Wednesday, February 1, 2017

J'Adore


When I saw my son for the first time, they wheeled him in tiny isolette.  All 7 pounds of him.  I had yet to hold him.  Twelve hours of labor had made this girl shaky so this was our moment. 

I felt it, I watched it, I saw it, my heart fly out of my chest and march straight into that isolette.  I thought he was the single most gorgeous thing I had ever seen.  He looked exactly like his daddy, yet his eyes were unbelievably and exactly like mine. 

It tore me open in ways I could not have imagined.  And funny thing, I never wanted to be stitched back up.  The vulnerability of motherhood is crazy wonderful and perfect in every way.

Eight years later, I sat in a little office, exactly half way across the world.  It was not twelve hours of labor this time, but twenty-six hours of flying.  I felt ill at ease as I heard Russian and English dance back and forth. 

We had been told, repeatedly, that the little girl’s whose picture we had seen might not be available.  We had been told our path may be to select a child that was the system.  We had been told to stay quiet, eyes down, and wait.  11 months had been an excruciatingly long labor. 
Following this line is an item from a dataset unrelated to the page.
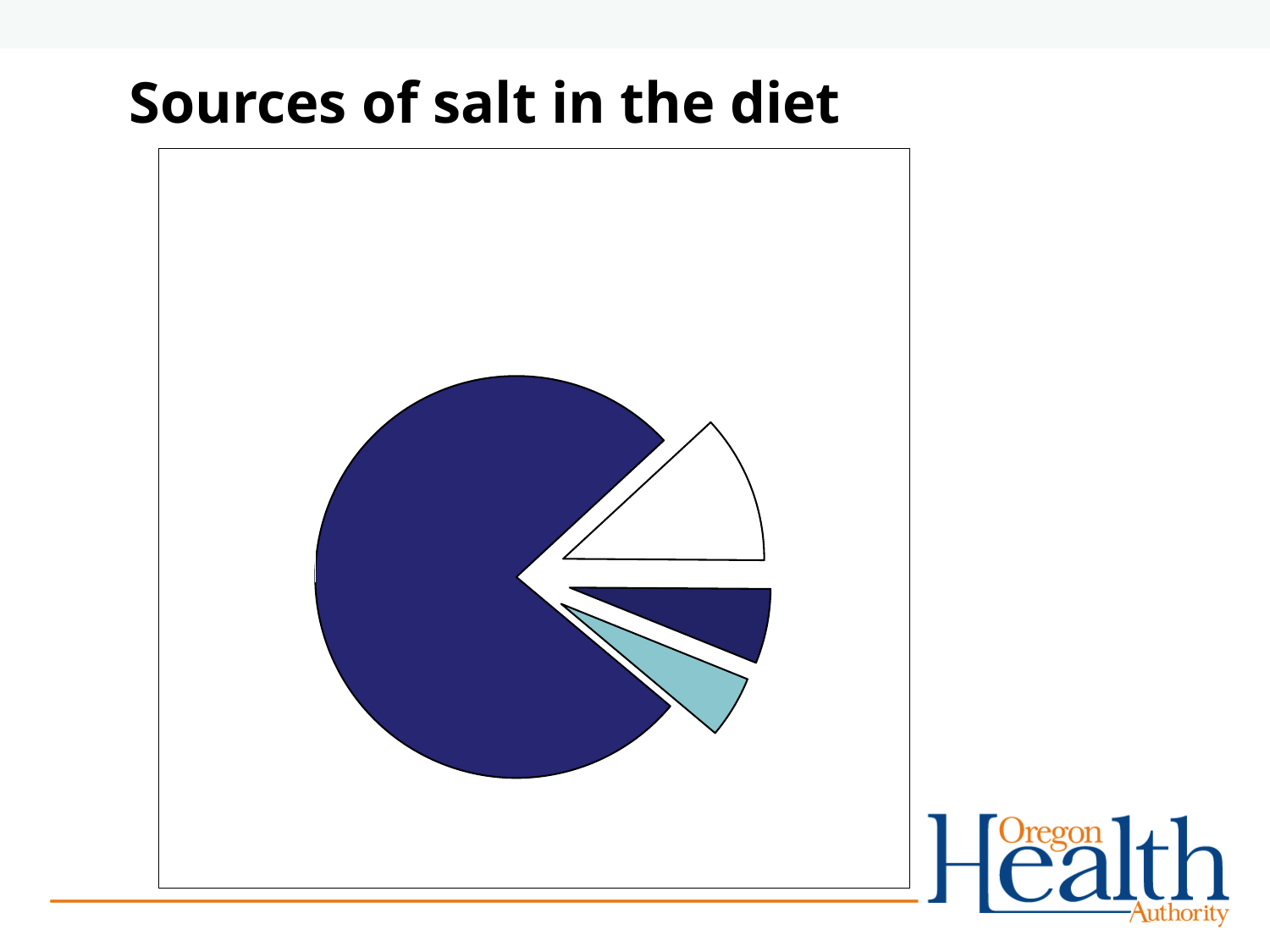
How many slices does the pie chart have? 4 Does the largest slice of the pie chart take up more or less than half of the pie? more Which slice of the pie chart is the largest: the dark blue slice, the white slice, or the light blue slice? the dark blue slice What kind of chart is shown on the slide? pie chart What is the title shown above the pie chart? Sources of salt in the diet Does the pie chart show a legend? No Which is larger in the pie chart, the white slice or the light blue slice? the white slice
Suddenly the door opened and my daughter was ushered in.  The one whose picture I had held tight and wept over and prayed over no less than a thousand times.  I could at last feel her breath.  Only this time, my heart broke open over her and the 150 million orphans that would not find their mamas that day.  And it has never been stitched back.

Paul writes in Ephesians, that God adopts us.  We children of different mother’s are chosen.   But He doesn’t stop there.  He continues with WHY.  He adopts us. ….  “Because it gives Him great pleasure.”

That is crazy good.  The Creator and Lover of our souls takes pleasure in us, you and me.


Don’t you just want to walk straighter and love more and seek Him in the places that are hard and ugly and unlovely?  He is there spilling light in the darkness.  Let’s be there with Him.